**Required action**
In your copy of the data, omit the pictures and keep all else exactly as given.

**Provided records**
=== Section Start ===
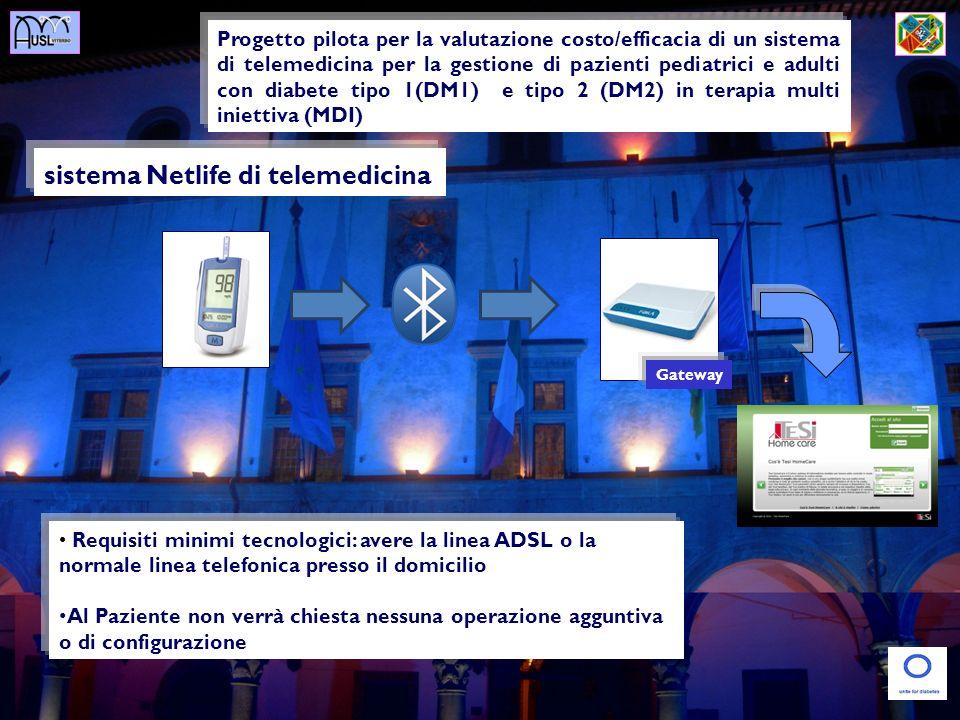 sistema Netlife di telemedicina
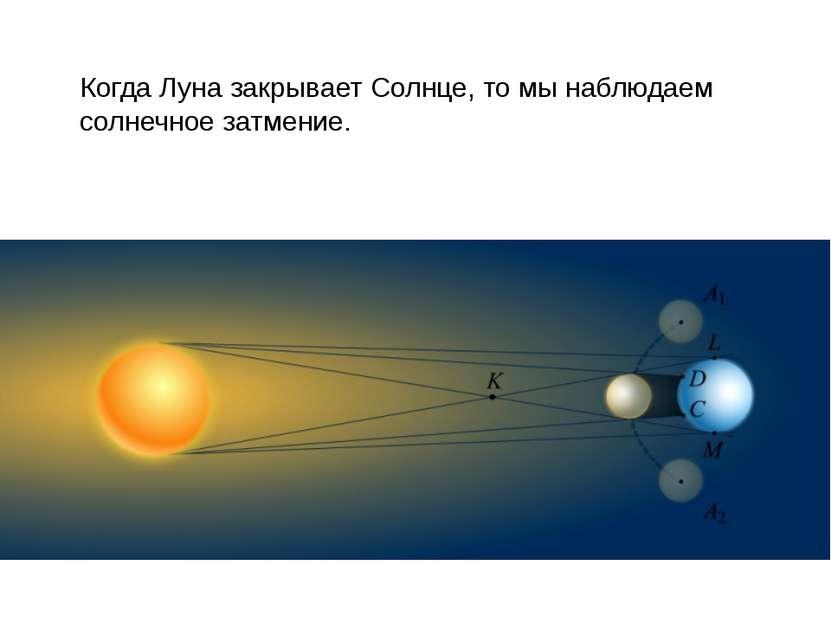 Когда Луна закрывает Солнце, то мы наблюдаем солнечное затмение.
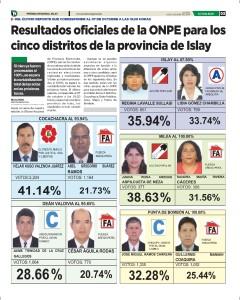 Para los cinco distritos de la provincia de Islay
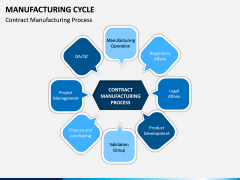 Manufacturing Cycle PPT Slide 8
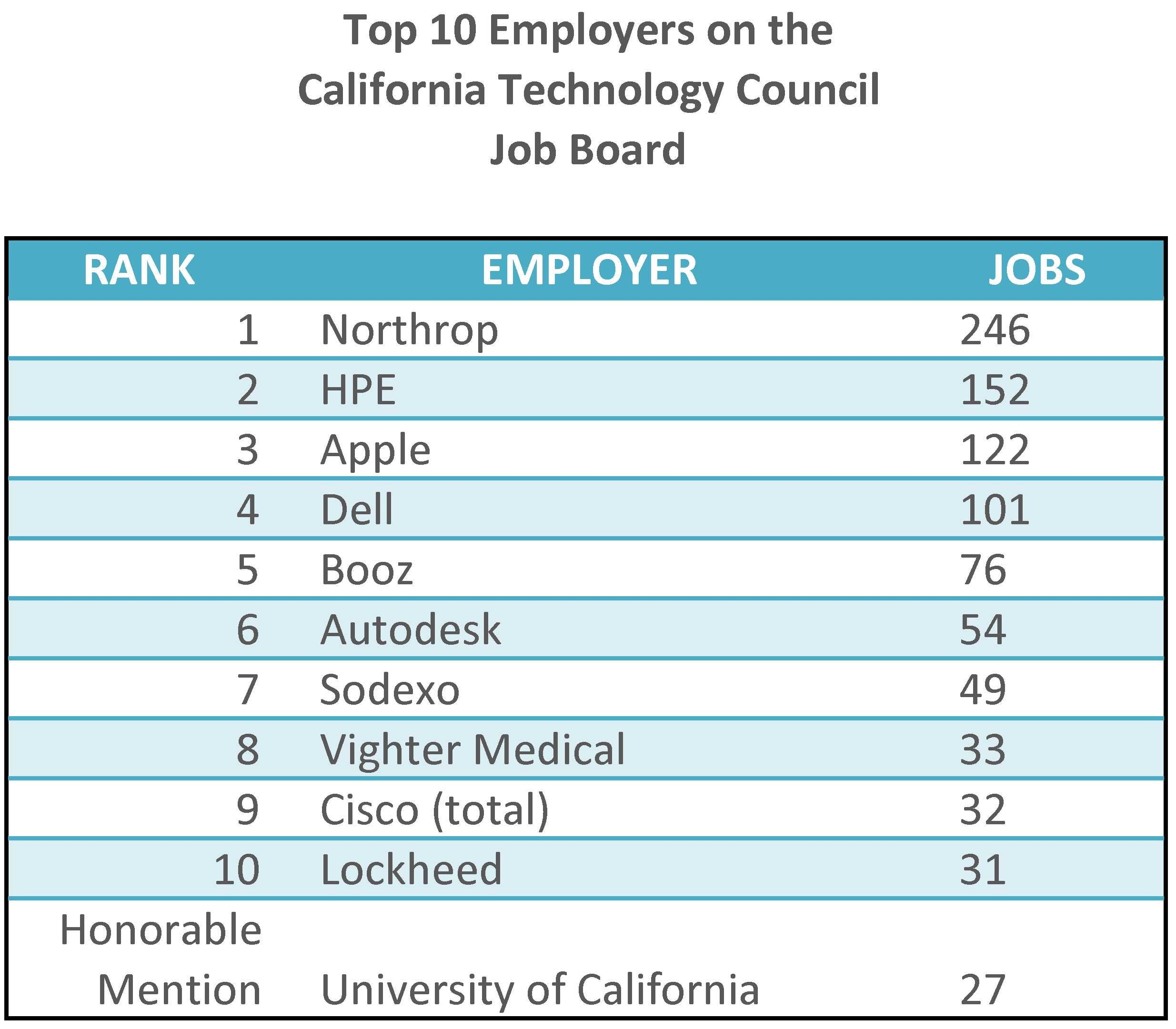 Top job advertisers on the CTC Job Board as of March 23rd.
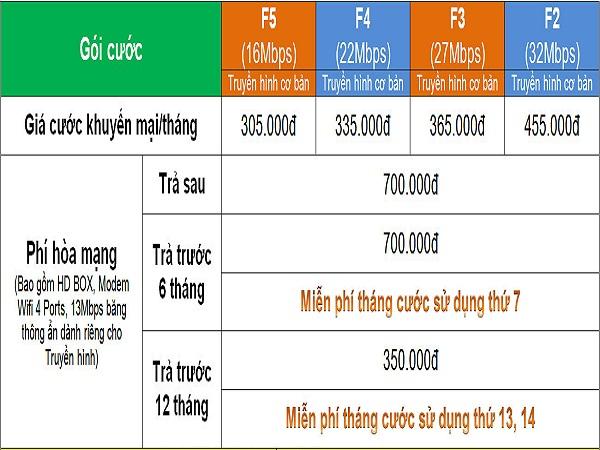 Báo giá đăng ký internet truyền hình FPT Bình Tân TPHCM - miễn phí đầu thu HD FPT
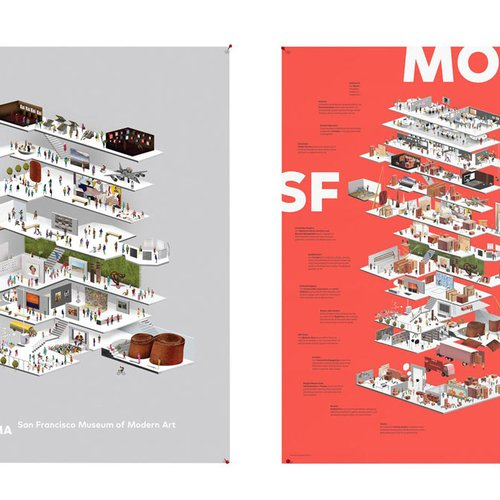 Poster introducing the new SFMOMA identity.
=== Section End ===
**Solution to the exercise**
 sistema Netlife di telemedicina
 Когда Луна закрывает Солнце, то мы наблюдаем солнечное затмение.
 Para los cinco distritos de la provincia de Islay
 Manufacturing Cycle PPT Slide 8
 Top job advertisers on the CTC Job Board as of March 23rd.
 Báo giá đăng ký internet truyền hình FPT Bình Tân TPHCM - miễn phí đầu thu HD FPT
 Poster introducing the new SFMOMA identity.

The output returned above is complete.